Teenage girls in southern Malawi reject ‘sexual cleansing’
Local organisations are helping girls speak out so communities can abandon child marriage and other harmful practices
Memory Banda beat the odds. In Malawi, five out of every 10 girls marry before the age of 18. Her sister married aged 11, but Banda vowed to finish school. When girls in her village were subjected to sexual initiation, Banda organised literacy classes to teach them how to read.

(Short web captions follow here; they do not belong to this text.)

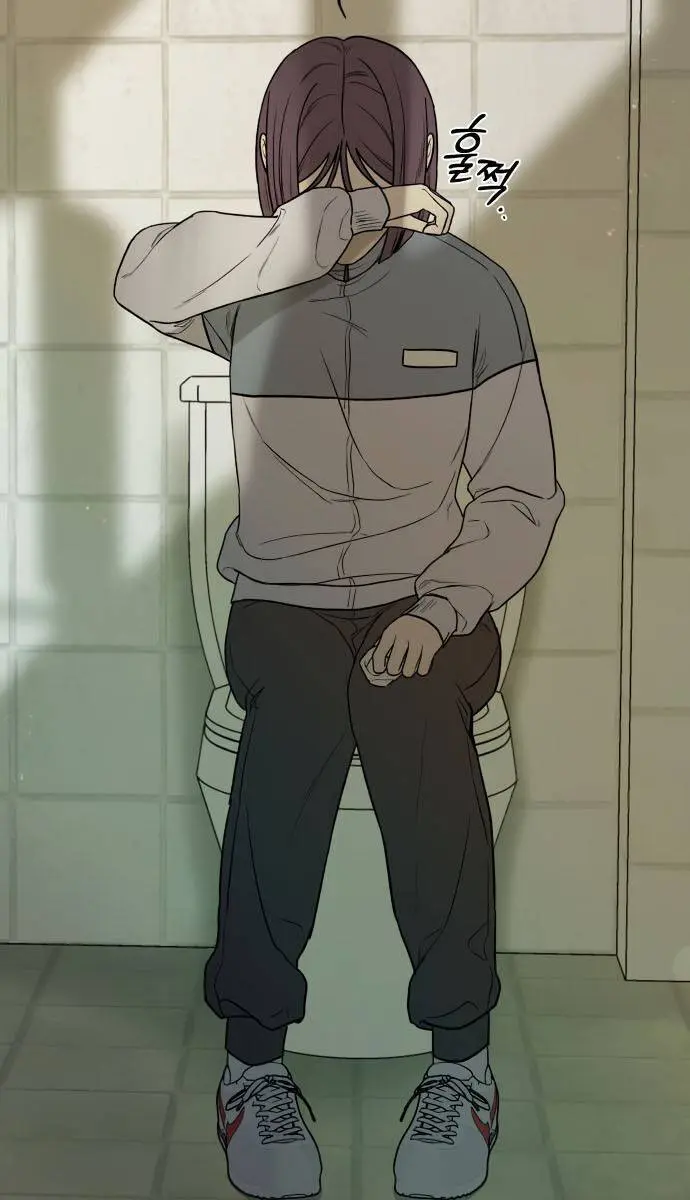 Pure Love Operation Chapter 5 Page 56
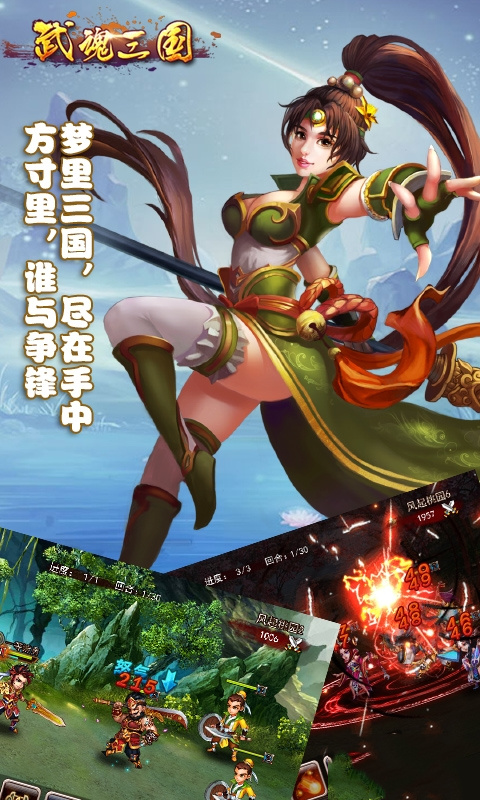 武魂三国截图1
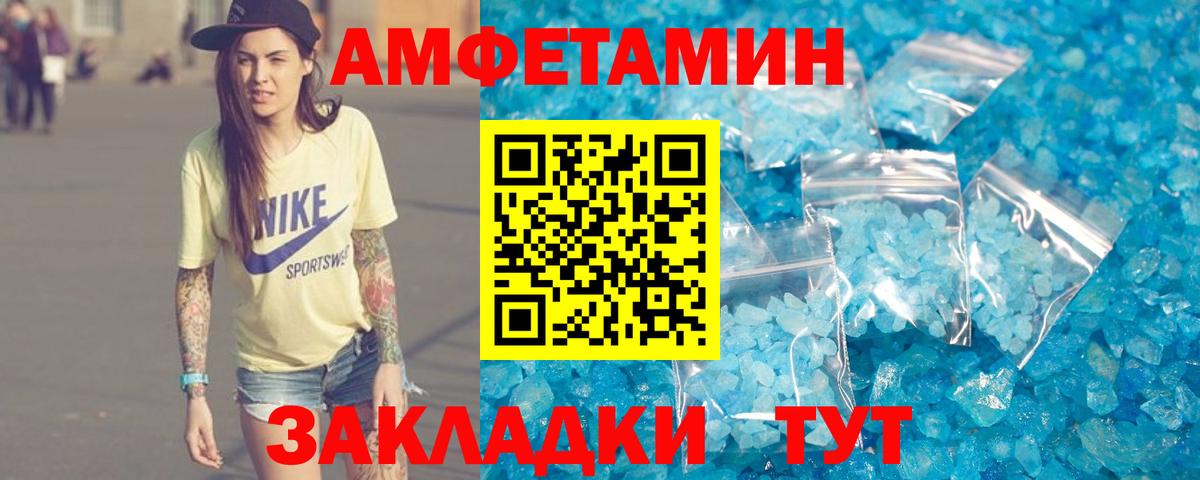 АМФ Розовый Лысьва
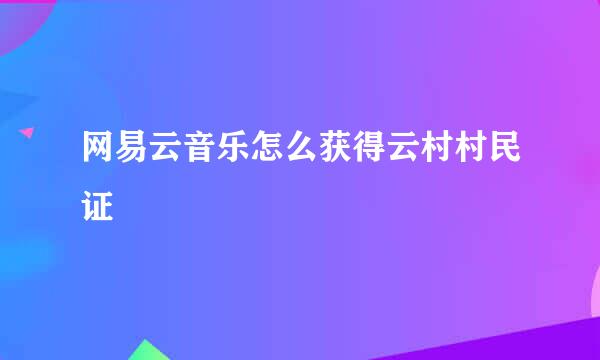 网易云音乐怎么获得云村村民证
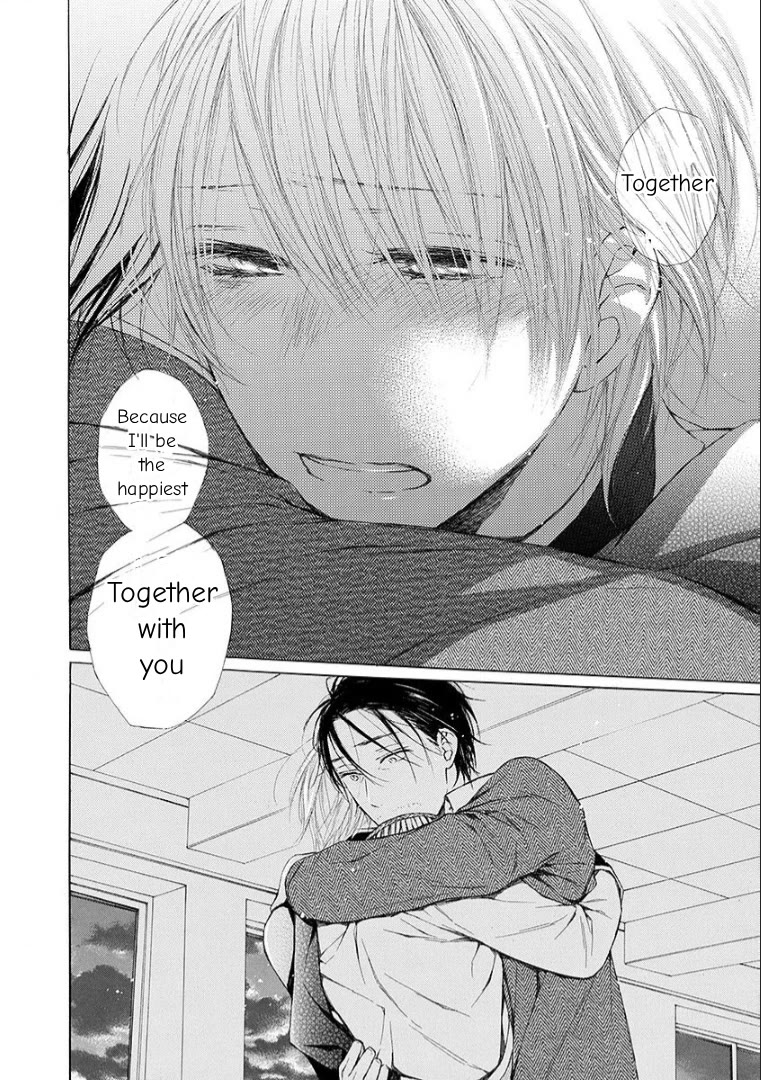 Ojikoi chapter 13 page 12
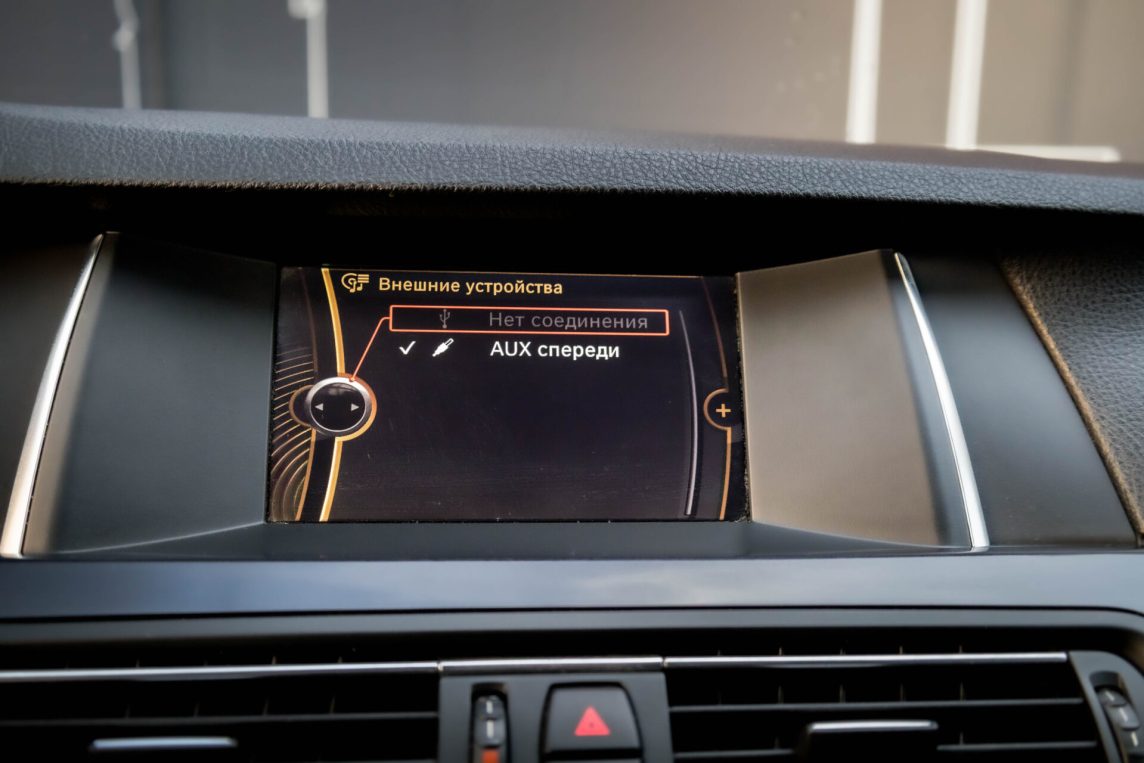 BMW 530D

Growing up in rural Malawi as the eldest of six siblings, Banda remembers hearing about kusasa fumbi, the traditional practice of sexual cleansing common in southern Malawi. This initiation practice forces young girls to have sex with an older man to cleanse their “childhood dust” and prepare them for adulthood. Known as the “hyena”, this man travels between villages, paid by the community to have sex with girls as young as nine, often exposing them to unwanted pregnancy and HIV infection.
This socially sanctioned form of gender-based violence violates girls’ basic human rights, and has devastating repercussions. “Malawi has one of the highest rates of maternal mortality in the world and 10% of the population is HIV-positive,” said Dr Howard Kasiya, health expert and director of the Adolescent Girls’ Advocacy Network of Malawi. “Being forced to undergo kusasa fumbi is often a death sentence for girls.”